>>>>>

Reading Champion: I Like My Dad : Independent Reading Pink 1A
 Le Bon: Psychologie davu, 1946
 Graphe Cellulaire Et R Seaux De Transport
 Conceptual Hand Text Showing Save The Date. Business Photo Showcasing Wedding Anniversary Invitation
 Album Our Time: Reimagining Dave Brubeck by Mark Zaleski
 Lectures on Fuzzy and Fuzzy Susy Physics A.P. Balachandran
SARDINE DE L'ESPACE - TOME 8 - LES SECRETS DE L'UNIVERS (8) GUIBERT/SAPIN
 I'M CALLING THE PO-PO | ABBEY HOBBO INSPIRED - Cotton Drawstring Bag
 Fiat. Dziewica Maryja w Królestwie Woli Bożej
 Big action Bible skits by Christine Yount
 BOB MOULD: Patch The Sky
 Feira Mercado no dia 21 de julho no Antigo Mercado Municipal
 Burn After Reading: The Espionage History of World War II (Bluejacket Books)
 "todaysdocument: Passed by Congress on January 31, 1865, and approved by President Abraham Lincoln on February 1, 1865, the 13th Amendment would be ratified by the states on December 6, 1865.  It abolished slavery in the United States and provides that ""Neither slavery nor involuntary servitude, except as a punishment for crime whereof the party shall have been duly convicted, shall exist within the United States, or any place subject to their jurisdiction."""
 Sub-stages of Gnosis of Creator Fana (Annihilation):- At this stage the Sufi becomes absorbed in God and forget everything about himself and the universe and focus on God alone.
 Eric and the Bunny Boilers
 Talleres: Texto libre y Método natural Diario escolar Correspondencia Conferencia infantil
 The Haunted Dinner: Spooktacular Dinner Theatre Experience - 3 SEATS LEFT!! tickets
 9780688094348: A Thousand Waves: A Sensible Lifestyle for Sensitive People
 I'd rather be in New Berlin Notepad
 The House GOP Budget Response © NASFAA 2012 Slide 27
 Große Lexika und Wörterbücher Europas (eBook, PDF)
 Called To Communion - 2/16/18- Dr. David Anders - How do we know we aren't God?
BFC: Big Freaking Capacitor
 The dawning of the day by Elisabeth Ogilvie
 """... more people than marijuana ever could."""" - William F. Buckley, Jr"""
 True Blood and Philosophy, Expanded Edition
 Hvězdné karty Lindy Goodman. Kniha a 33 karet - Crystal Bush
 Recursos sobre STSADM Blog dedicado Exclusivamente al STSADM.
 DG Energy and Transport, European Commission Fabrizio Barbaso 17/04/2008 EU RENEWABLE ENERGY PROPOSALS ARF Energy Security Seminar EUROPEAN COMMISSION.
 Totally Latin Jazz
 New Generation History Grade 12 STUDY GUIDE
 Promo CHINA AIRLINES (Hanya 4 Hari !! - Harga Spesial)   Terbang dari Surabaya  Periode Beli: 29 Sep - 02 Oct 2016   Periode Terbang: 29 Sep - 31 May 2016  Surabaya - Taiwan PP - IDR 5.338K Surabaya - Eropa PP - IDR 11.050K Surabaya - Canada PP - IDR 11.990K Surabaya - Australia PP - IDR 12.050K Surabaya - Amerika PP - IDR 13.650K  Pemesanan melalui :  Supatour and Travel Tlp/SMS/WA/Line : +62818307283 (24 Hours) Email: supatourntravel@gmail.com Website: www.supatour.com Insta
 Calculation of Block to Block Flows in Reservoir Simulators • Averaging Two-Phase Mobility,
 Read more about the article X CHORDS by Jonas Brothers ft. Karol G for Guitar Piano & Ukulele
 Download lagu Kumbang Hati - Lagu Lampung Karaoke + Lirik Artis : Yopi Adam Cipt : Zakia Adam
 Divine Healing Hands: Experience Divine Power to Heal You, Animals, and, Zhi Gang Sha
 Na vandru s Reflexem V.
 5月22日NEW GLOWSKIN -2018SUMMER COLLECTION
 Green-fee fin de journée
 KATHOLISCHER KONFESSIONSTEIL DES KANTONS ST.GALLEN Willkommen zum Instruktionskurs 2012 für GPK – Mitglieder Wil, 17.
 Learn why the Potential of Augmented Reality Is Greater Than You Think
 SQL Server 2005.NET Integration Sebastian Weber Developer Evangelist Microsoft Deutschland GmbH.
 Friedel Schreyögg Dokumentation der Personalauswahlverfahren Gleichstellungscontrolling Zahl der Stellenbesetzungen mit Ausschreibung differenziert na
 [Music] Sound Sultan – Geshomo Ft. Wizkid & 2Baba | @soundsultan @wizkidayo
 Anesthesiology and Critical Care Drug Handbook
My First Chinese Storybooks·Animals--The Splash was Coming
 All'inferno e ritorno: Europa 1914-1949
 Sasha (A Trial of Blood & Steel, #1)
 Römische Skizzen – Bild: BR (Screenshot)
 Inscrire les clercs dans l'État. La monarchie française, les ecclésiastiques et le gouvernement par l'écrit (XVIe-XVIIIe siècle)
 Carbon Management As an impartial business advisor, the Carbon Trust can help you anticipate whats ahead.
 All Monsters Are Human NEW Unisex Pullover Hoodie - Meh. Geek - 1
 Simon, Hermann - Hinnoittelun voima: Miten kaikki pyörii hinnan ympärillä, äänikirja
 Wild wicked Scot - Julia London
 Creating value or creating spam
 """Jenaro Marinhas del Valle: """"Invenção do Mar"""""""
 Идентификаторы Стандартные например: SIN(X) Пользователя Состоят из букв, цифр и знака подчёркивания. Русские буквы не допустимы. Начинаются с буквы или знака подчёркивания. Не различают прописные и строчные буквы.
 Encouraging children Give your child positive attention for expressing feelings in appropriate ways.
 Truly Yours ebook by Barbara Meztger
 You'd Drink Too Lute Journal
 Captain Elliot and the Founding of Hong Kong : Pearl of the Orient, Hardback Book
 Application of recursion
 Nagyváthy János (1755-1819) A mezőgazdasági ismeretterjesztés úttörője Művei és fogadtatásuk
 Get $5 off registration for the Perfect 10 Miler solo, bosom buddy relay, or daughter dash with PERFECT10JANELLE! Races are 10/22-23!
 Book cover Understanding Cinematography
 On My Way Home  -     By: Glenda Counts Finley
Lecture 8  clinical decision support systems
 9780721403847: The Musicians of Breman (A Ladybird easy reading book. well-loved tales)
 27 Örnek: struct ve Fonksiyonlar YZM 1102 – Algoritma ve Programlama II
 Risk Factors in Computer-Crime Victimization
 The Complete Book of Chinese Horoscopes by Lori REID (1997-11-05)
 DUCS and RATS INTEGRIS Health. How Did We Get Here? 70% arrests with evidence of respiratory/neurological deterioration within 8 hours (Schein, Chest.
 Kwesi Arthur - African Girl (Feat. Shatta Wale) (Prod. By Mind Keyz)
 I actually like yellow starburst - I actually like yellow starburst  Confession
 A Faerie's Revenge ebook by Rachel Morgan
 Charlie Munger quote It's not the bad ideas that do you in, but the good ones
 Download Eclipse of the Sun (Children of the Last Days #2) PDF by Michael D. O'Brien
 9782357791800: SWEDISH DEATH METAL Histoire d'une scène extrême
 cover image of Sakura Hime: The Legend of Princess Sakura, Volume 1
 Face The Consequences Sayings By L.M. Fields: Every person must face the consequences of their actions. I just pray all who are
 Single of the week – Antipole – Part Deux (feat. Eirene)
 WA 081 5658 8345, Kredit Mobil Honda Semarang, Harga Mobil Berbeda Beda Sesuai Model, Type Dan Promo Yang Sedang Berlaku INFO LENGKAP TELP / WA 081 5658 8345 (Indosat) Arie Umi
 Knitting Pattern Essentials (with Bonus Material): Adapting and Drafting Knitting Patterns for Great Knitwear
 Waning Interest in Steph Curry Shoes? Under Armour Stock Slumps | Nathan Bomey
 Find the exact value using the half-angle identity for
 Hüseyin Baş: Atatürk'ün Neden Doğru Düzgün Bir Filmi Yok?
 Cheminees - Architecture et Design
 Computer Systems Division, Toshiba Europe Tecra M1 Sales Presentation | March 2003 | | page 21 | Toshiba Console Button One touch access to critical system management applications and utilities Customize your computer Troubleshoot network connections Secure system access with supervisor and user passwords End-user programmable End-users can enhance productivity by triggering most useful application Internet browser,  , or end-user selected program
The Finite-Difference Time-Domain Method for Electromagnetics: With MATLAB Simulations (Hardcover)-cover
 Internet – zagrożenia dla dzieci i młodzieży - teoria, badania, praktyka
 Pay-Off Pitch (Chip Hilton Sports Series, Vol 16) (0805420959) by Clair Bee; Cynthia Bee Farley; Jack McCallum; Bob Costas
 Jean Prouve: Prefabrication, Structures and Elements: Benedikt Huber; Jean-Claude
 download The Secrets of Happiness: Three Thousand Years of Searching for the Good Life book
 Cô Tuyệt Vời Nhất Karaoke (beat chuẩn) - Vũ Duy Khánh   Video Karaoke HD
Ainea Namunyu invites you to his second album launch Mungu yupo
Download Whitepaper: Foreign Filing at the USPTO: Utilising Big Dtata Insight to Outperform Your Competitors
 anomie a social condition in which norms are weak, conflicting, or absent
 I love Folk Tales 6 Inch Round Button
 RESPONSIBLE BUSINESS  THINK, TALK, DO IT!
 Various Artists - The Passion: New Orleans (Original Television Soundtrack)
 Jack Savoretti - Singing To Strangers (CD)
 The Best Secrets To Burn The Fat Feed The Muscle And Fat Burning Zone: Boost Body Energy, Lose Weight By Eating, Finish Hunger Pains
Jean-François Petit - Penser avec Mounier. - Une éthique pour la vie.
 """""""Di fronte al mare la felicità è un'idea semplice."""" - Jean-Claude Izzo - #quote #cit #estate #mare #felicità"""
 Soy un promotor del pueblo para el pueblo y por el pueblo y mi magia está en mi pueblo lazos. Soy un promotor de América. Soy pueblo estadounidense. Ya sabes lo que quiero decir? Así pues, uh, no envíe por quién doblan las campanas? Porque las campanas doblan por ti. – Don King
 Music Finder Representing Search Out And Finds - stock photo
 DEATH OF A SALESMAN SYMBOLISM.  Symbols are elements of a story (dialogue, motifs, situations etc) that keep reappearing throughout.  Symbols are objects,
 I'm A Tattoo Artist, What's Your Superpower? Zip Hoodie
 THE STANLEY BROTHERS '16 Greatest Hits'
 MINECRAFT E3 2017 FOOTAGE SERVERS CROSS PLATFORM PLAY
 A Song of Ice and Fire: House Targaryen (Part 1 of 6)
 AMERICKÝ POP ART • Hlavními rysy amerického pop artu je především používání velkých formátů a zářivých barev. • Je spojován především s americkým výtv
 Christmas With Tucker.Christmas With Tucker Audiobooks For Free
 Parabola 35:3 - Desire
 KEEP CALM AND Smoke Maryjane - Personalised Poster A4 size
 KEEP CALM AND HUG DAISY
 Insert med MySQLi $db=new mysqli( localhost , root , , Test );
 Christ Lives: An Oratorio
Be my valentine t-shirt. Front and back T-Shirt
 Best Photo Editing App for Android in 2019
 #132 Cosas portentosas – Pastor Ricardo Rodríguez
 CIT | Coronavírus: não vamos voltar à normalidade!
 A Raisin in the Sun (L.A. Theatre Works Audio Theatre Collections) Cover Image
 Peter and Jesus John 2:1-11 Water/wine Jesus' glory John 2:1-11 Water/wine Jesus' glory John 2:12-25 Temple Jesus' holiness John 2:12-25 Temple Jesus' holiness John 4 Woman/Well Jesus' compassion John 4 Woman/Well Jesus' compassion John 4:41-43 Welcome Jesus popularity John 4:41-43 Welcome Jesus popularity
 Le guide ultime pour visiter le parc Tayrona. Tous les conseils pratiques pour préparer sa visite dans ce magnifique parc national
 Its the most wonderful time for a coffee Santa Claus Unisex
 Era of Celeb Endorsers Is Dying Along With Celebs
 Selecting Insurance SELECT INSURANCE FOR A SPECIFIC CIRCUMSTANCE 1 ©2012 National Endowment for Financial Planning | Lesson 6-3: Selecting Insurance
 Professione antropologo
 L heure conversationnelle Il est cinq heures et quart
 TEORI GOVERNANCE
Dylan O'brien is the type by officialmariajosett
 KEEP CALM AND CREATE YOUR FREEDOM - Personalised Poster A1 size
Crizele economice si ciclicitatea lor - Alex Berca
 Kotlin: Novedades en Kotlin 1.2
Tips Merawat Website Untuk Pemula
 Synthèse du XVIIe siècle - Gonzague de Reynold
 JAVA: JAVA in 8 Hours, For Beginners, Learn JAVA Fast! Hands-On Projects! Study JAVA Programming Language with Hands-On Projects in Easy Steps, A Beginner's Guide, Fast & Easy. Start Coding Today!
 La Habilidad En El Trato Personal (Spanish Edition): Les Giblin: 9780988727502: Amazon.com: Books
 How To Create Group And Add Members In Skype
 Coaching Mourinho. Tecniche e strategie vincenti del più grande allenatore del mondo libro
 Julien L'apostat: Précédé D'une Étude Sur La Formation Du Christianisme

<<<<<

Task requirements:
Copy every line where the word "about" is present in the entries above.

Expected answer:
 Sub-stages of Gnosis of Creator Fana (Annihilation):- At this stage the Sufi becomes absorbed in God and forget everything about himself and the universe and focus on God alone.
 Read more about the article X CHORDS by Jonas Brothers ft. Karol G for Guitar Piano & Ukulele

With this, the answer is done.